Zulip Chat Archive
Stream: new members
Topic: Exploring Mathlib
Michael Gehlke (Oct 09 2025 at 07:49):
Hi -- I'm new here and exploring how Mathlib is structured, out of personal interest in how mathematics (or at least, this definition of it) is composed/layered. To get started, I exported the import graph from the Mathlib/ directory so I could study it in Python -- in this case, just looking at the depth of imports within that directory. Quite a lot! And perhaps unsurprisingly, clustered around the middle-depths.
I'm curious if anyone has a dependency analysis they'd like to see, any thoughts of what I could explore besides the dependency graph (eg, maybe typeclasses?), or suggestions on how to improve my (highly suspect) Lean code.
I don't plan to open a PR, since I doubt anyone else would find this useful -- but code viewable here:
https://github.com/zmgehlke/mathlib4/tree/master/scripts/visualizer
Kevin Buzzard (Oct 09 2025 at 08:03):
Whilst I can't give you any concrete links, I know that there are ways out there to visualise the import graph graphically, find the longest chain of imports etc etc; the community has already written such software (but I don't know how to use it or where to find it). Hopefully someone else will chime in.
Julian Berman (Oct 09 2025 at 08:44):
https://github.com/leanprover-community/mathlib4/actions/runs/18369898030 every build of the Mathlib repo builds an "import-graph" artifact which is a .dot file, so you can essentially download that and visualize it
Julian Berman (Oct 09 2025 at 08:44):
https://github.com/leanprover-community/import-graph is the underlying Lean project
Michael Gehlke (Oct 09 2025 at 09:08):
Neat! -- curiously, import-graph seems to require a build but my version didn't.
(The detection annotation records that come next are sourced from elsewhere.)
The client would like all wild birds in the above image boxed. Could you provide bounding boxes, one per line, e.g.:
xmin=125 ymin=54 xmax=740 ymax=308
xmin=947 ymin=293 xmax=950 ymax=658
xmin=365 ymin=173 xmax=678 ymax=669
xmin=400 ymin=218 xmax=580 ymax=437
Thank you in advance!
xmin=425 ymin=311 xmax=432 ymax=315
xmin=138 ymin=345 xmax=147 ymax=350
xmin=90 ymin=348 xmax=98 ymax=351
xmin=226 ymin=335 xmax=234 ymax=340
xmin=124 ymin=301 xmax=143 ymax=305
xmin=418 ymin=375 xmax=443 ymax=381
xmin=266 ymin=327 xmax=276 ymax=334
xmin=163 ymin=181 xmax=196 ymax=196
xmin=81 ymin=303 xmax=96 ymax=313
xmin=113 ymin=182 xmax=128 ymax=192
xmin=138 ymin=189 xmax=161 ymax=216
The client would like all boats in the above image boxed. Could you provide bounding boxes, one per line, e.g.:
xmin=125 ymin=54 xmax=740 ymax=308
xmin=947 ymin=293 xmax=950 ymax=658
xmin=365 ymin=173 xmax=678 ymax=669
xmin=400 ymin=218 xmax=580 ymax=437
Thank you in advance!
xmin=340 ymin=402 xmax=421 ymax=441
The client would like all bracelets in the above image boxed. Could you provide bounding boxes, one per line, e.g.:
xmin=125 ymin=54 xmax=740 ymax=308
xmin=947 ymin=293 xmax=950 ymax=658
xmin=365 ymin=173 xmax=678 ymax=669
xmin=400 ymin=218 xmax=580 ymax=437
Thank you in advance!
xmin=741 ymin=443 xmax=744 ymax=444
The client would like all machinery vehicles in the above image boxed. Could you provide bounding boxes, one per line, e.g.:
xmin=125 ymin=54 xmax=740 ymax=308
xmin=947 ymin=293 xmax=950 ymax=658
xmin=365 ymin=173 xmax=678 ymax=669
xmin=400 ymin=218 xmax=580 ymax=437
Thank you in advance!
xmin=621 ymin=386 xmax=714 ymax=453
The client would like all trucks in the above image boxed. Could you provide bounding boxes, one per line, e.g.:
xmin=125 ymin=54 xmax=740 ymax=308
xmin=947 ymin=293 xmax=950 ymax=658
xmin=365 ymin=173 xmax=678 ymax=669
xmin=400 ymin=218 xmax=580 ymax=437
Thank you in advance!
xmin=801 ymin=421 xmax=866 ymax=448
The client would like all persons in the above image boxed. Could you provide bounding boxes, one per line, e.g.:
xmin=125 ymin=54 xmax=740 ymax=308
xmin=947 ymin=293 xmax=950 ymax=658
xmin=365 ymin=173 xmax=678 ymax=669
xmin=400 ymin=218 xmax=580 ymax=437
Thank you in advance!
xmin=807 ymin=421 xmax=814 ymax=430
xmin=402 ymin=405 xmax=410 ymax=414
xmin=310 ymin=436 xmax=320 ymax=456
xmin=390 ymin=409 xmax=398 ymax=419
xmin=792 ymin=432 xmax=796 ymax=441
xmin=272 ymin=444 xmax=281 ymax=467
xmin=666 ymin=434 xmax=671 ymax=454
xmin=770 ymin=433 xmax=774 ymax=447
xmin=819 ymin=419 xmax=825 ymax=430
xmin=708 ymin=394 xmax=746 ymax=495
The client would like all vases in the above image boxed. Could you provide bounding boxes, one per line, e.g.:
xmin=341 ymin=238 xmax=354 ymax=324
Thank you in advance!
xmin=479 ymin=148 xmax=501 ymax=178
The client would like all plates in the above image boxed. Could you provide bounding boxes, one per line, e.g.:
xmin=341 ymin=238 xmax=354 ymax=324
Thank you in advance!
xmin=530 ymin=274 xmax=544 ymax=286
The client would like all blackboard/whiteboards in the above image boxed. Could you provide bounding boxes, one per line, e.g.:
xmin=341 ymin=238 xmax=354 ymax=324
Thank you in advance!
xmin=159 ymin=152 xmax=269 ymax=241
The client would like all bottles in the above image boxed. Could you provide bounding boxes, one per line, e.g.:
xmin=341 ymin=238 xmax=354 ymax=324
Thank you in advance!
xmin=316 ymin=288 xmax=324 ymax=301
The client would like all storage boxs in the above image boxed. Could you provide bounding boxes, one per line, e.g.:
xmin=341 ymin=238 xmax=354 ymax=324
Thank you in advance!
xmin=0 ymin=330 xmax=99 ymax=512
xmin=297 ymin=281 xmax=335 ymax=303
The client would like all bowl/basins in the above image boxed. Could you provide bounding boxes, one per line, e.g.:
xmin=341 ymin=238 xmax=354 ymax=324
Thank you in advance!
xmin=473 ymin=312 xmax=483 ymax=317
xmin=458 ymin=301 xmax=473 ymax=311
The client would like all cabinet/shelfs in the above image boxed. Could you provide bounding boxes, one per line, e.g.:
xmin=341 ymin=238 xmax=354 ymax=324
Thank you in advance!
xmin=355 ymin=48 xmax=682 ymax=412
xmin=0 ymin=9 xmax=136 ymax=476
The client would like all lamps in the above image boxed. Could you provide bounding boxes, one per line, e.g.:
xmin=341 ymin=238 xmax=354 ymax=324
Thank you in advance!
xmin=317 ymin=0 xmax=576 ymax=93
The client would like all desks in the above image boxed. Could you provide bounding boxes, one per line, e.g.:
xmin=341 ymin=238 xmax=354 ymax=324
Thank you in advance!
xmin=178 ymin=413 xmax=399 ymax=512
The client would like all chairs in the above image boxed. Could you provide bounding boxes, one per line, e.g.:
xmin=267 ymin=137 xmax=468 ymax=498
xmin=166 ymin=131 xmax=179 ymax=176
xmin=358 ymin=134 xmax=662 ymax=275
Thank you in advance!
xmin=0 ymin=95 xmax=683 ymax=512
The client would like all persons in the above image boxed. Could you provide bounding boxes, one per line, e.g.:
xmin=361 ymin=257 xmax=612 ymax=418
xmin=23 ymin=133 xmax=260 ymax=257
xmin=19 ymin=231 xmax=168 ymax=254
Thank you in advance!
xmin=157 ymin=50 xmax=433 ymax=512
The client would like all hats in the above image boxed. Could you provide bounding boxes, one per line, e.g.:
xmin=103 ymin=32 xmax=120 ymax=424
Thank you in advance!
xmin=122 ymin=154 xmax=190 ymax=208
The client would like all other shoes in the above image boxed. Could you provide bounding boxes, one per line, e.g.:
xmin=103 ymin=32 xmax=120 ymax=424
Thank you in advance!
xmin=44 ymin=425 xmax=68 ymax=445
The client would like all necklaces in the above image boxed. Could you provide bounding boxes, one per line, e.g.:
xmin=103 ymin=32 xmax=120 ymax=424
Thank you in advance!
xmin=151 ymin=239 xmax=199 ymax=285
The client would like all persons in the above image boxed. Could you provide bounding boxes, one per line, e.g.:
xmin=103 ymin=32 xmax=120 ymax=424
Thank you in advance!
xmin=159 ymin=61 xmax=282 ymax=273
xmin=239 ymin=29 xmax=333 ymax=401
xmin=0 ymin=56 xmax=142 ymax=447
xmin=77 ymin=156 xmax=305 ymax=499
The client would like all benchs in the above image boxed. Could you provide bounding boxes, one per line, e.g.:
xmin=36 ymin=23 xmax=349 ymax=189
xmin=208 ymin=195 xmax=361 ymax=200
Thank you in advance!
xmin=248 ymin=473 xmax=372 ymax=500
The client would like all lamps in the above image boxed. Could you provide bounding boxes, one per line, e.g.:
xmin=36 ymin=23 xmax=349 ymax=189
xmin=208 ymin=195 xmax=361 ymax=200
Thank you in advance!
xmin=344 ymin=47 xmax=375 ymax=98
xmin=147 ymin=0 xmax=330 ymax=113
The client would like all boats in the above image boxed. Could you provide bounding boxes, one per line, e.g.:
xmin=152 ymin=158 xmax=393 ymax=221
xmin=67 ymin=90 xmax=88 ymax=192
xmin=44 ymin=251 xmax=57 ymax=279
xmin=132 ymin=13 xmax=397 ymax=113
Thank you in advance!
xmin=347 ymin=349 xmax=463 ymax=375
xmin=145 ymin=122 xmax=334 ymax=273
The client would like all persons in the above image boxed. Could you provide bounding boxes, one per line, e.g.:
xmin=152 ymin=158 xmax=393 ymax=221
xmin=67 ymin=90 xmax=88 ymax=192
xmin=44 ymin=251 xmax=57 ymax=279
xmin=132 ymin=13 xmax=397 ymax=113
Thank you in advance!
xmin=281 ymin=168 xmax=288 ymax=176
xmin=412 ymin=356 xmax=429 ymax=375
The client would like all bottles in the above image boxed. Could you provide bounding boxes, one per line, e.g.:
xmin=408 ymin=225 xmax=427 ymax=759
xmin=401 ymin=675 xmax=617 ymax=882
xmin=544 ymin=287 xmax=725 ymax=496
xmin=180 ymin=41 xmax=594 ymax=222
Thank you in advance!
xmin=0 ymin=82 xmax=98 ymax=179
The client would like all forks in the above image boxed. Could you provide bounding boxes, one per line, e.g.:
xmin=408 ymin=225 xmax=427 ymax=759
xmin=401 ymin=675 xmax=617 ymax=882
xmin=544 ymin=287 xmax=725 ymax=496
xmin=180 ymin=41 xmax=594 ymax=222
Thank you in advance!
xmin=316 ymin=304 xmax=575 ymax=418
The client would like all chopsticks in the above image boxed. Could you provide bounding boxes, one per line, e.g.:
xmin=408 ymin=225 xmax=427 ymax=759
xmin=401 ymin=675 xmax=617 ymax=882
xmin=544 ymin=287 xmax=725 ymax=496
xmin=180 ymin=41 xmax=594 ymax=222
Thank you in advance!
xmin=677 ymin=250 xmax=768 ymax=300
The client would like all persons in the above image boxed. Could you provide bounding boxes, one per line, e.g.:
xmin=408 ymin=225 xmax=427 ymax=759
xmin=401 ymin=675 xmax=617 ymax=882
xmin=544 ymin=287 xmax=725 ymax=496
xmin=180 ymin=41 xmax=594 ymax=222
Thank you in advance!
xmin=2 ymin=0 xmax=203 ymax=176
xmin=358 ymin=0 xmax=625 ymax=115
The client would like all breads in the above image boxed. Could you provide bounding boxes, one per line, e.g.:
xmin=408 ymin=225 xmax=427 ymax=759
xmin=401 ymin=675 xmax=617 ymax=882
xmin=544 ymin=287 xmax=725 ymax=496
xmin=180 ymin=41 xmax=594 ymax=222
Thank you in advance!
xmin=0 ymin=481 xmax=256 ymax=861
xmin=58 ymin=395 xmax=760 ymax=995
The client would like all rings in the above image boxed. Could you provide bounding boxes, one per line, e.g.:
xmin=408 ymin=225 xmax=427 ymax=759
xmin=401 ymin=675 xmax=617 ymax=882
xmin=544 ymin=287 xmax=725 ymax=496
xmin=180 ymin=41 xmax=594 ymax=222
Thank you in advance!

Presumably because it's looking at something like the .olean files rather than .lean imports statements.
Michael Gehlke (Oct 09 2025 at 11:49):
I suspect I'm doing something wrong, because I'm getting order of magnitude differences between parsing files to export and using import-graph. Is there a way to compile import-graph or something I'm missing?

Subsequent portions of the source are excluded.